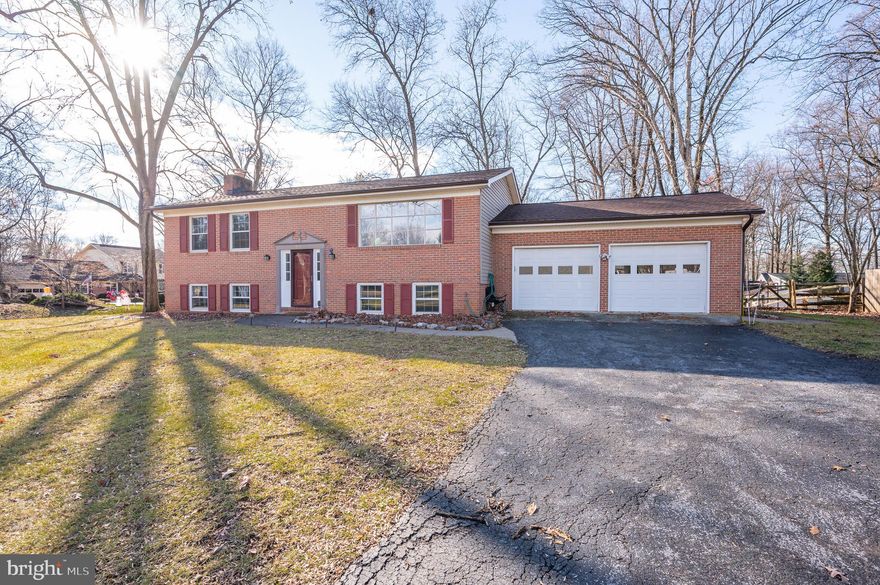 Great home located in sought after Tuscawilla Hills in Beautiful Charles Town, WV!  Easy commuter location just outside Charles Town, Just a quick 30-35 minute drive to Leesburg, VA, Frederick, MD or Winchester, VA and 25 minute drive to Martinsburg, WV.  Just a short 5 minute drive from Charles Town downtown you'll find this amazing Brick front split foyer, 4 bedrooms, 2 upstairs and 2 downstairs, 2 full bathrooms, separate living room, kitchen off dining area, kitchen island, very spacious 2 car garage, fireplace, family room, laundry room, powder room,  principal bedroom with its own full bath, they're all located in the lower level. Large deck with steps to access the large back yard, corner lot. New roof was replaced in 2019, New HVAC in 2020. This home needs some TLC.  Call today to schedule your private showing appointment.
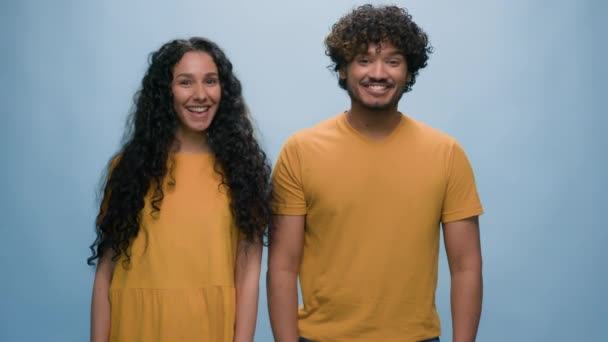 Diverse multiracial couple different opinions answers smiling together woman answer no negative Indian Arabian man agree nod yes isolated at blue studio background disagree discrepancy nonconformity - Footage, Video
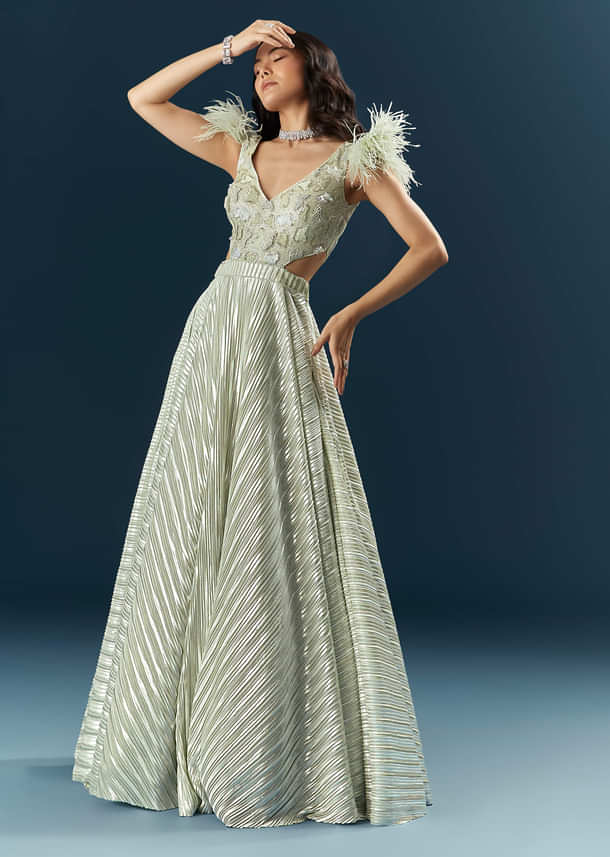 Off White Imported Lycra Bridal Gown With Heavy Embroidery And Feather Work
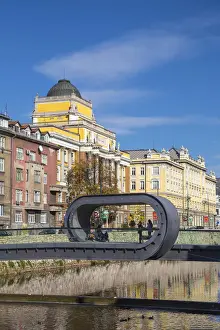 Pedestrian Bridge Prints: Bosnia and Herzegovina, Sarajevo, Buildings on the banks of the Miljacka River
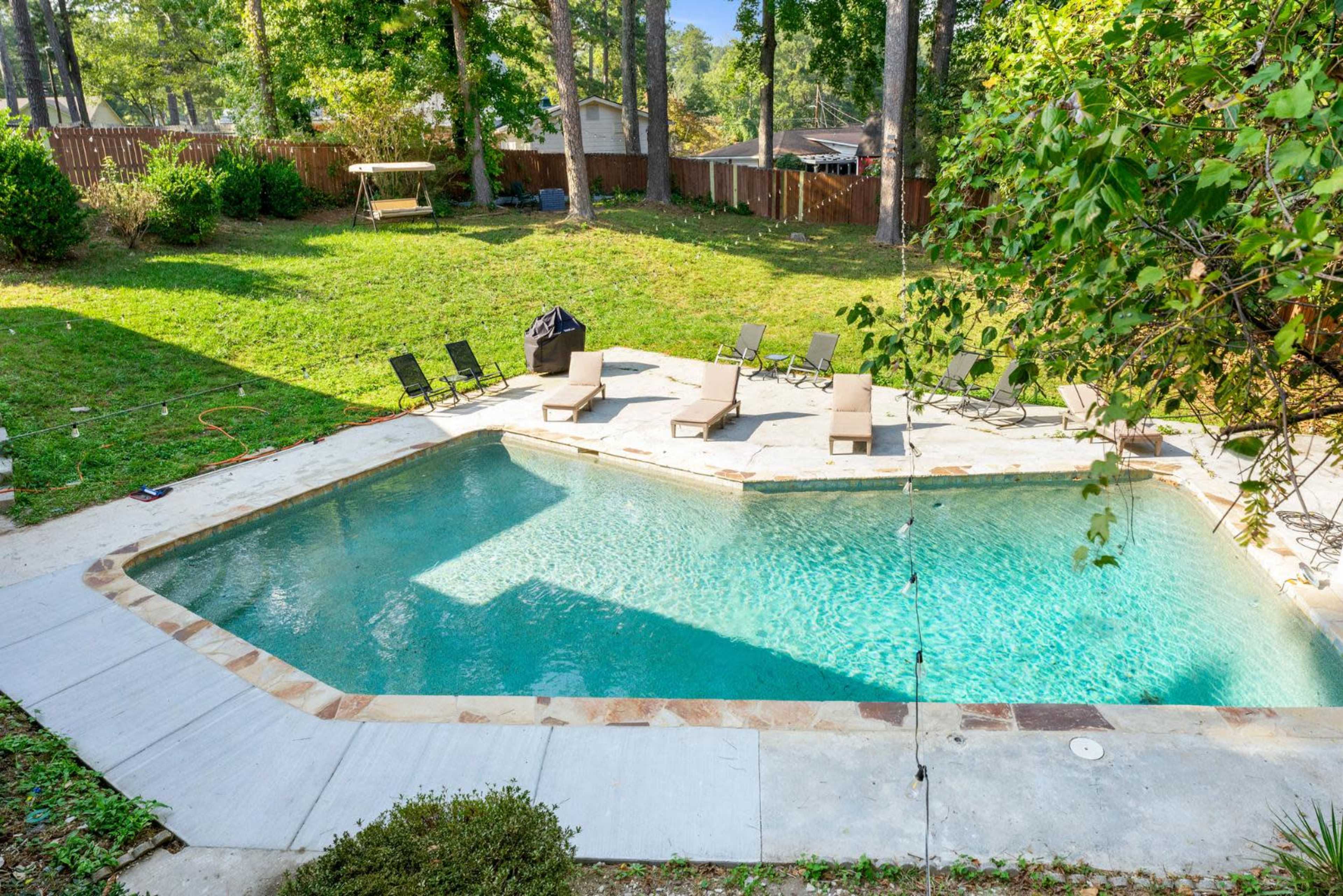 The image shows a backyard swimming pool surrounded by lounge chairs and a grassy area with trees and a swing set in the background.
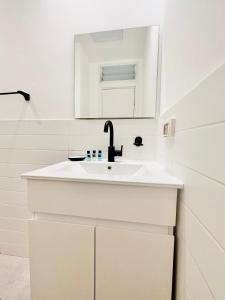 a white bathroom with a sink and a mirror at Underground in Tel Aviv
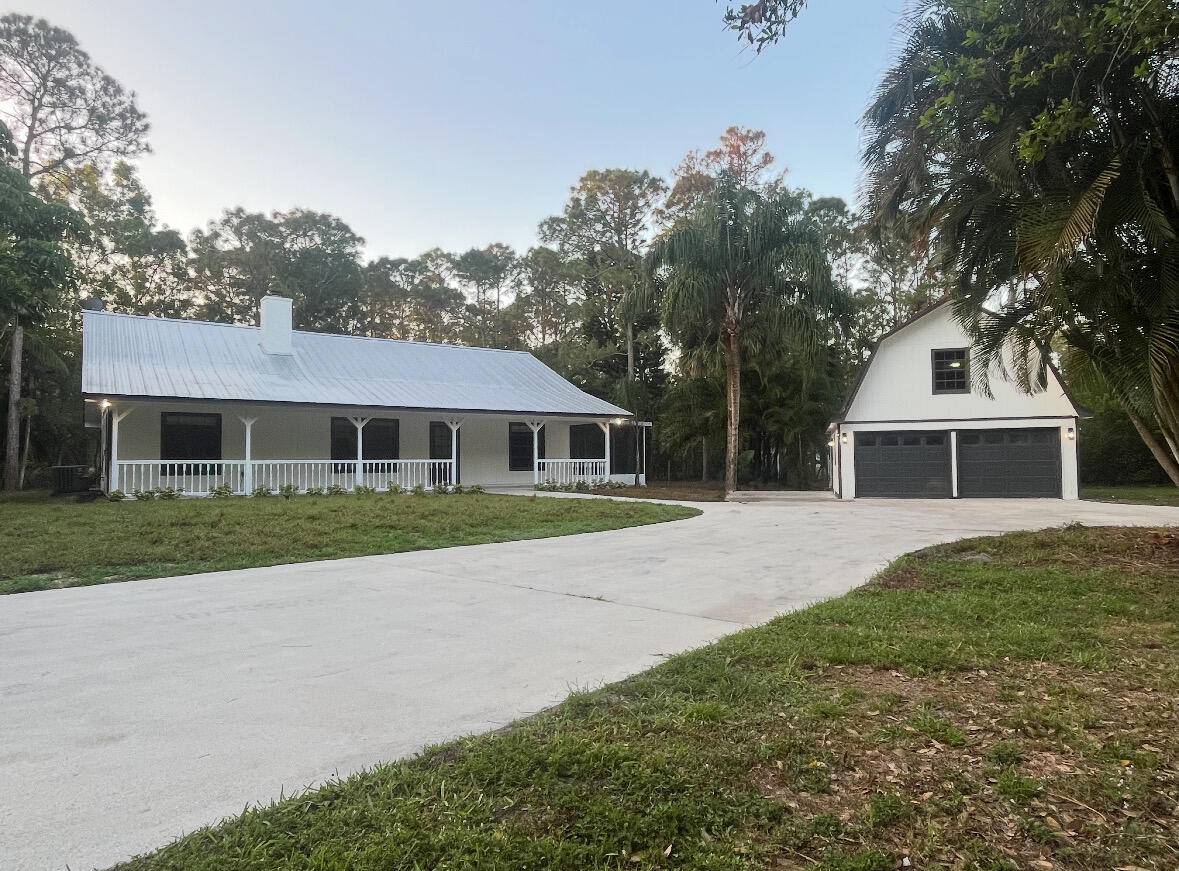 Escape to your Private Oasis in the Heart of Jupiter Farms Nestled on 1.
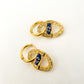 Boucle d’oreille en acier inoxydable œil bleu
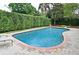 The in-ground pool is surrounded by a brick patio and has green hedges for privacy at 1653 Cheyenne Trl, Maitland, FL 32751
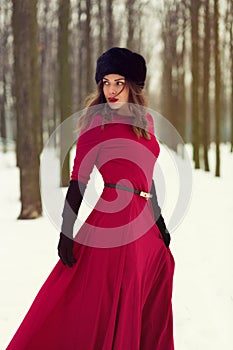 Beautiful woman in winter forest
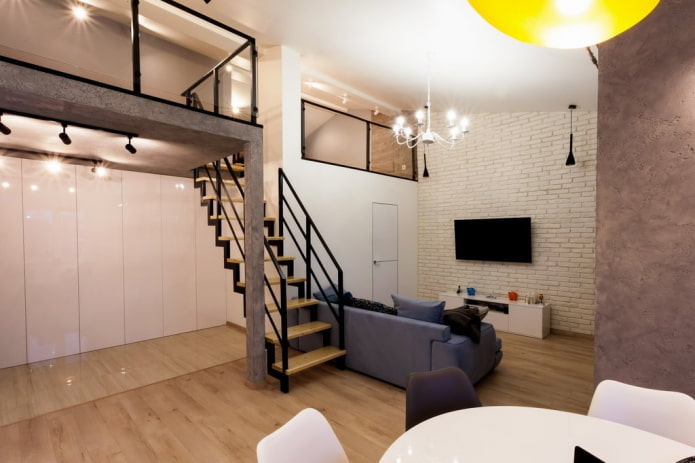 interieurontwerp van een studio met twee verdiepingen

PROBLEM DESCRIPTION ::
With pictures excluded, reproduce exactly the lines above from the one containing "Off White Imported" down to the one containing "a white bathroom", those two included.

RESULT OF THE EXERCISE ::
 Off White Imported Lycra Bridal Gown With Heavy Embroidery And Feather Work
 Pedestrian Bridge Prints: Bosnia and Herzegovina, Sarajevo, Buildings on the banks of the Miljacka River
 The image shows a backyard swimming pool surrounded by lounge chairs and a grassy area with trees and a swing set in the background.
 a white bathroom with a sink and a mirror at Underground in Tel Aviv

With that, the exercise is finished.